With his accordion in hand and ingenious lyrics, Dionisio ‘Guandulito’ Mejia was able to charm his audiences and make his mark on the history of Dominican merengue. Known as ‘Guandulito’ for his green eyes, Mejia was born on March 23rd, 1911 in La Güizara, Higüey. When he was seven years old, he went to La Romana to live with his uncle Andres, who was a seasoned accordion player. Guandulito learned to play accordion under his uncle’s tutelage, and by the age of thirteen was performing frequently for local parties.
During his teenage years, Guandulito performed in and around La Romana, and toured across the eastern coast of the Dominican Republic. At the age of 20, he went to test his luck in the nation’s capital, where he supplemented his income by repairing accordions.
Guandulito’s merengues stood out because of his creative lyrics and witty on-stage antics, and he was known for his impeccable phrasing on the accordion. His songs often referred to his own life experiences. His wife, Jovinita Rivalde (with whom he had 10 children), features as a character in many of his songs. Guandulito recorded eight full-length albums and over 300 singles. His hits, ‘Jovinita’, ‘La cariñosa’, ‘El rebú’, and ‘El pájaro de agua’ among others, are now considered merengue tipico classics.
As with many musicians of his generation, Guandulito wrote songs in honor of Dominican president Rafael Trujillo. According to Guandulito himself, his merengues were so popular that Trujillo promised to buy him a house, but when the time came for the house to be delivered, Trujillo was murdered, and his promise unfulfilled.
Guandulito’s first recording was made sometime in the 1950s under contract with music impresario Bartolo Primero. “La voz Dominicana,” a national radio station run by Trujillo’s brother, also began to broadcast Guandulito’s live performances. Guandulito was among only a handful of Dominican musicians to record and receive regime patronage during the Trujillo era. In the 1950s, much of the recorded music played on Dominican radio was from elsewhere in Latin America, and so among Dominicans interested in Dominican music, Guandulito enjoyed a captive audience. Through talent and official favor, Guandulito soon rose to become one of the most prominent Dominican musicians of the period.

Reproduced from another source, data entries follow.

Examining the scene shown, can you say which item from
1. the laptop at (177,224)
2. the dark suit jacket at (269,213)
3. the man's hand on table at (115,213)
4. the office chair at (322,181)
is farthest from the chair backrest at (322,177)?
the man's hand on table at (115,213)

After Trujillo’s assassination in 1961, Guandulito signed on with Radhames Aracena, a promising young producer who was to be critically important to the development of bachata. With the opportunities and new freedom that immediately followed the fall of Trujillo, Aracena created a radio station and one of the Dominican Republic’s first private record labels, named respectively Radio Guarachita and Discos la Guarachita. Aracena and Guandulito had first met in 1958, when Aracena was a radio personality with La Voz Dominicana. When Aracena established his record label, Guandulito became one of the first to sign on, and thus gain simultaneous access to radio and music distribution throughout the country. Aracena also secured distribution rights to Guandulito’s older recordings.
Many of Guandulito’s most classic recordings were made with Discos Guarachita. But at the same time that he wrote and recorded these classics, his career suffered a serious setback. The fame and popularity that Guandulito earned during the Trujillo era became a liability in the years that followed the dictatorship’s fall. Many of the same people that had applauded him now resented Guandulito for his former songs in praise Trujillo. “My accordions were broken, and I was even beaten for having sung for Trujillo” said Guandulito in an interview.
Years later, Guandulito was able to regain some of his fame, and many of his legendary recordings (and some new ones) reached the Dominican people once again. But Guandulito received little compensation for his recordings, and faced stiff competition from younger touring musicians such as Tatico Henriquez, El Ciego de Nagua, and Paquito Bonilla.
Added to these problems were Guandulito’s health issues, which came with his old age. Guandulito, his wife Jovinita and their ten children lived together in one room in Santo Domingo. Despite a meager pension awarded by the government, the family barely had enough money to eat, and ended up pawning Guandulito’s accordion and selling Jovenita’s clothes in order to make ends meet.
Guandulito died in a Santo Domingo hospital in in 1978, poor and alone. His fame continued to grow after his death, and his recordings are now considered some of the most original and powerful in the history of Dominican merengue. Regrettably, Guandulito’s contribution to Dominican music was less appreciated while he was living.
In his recording contracts, Guandulito relinquished all rights to his music and compositions, and the royalties they produce. Until recently, this was the usual practice for Dominican musicians. Towards the end of the 2000s, Jovinita Mejía and their youngest son Marcos Yaroide (a popular Christian Singer) made this issue public. They have asked the National Office of Copyrights for help, but as of yet haven’t received any.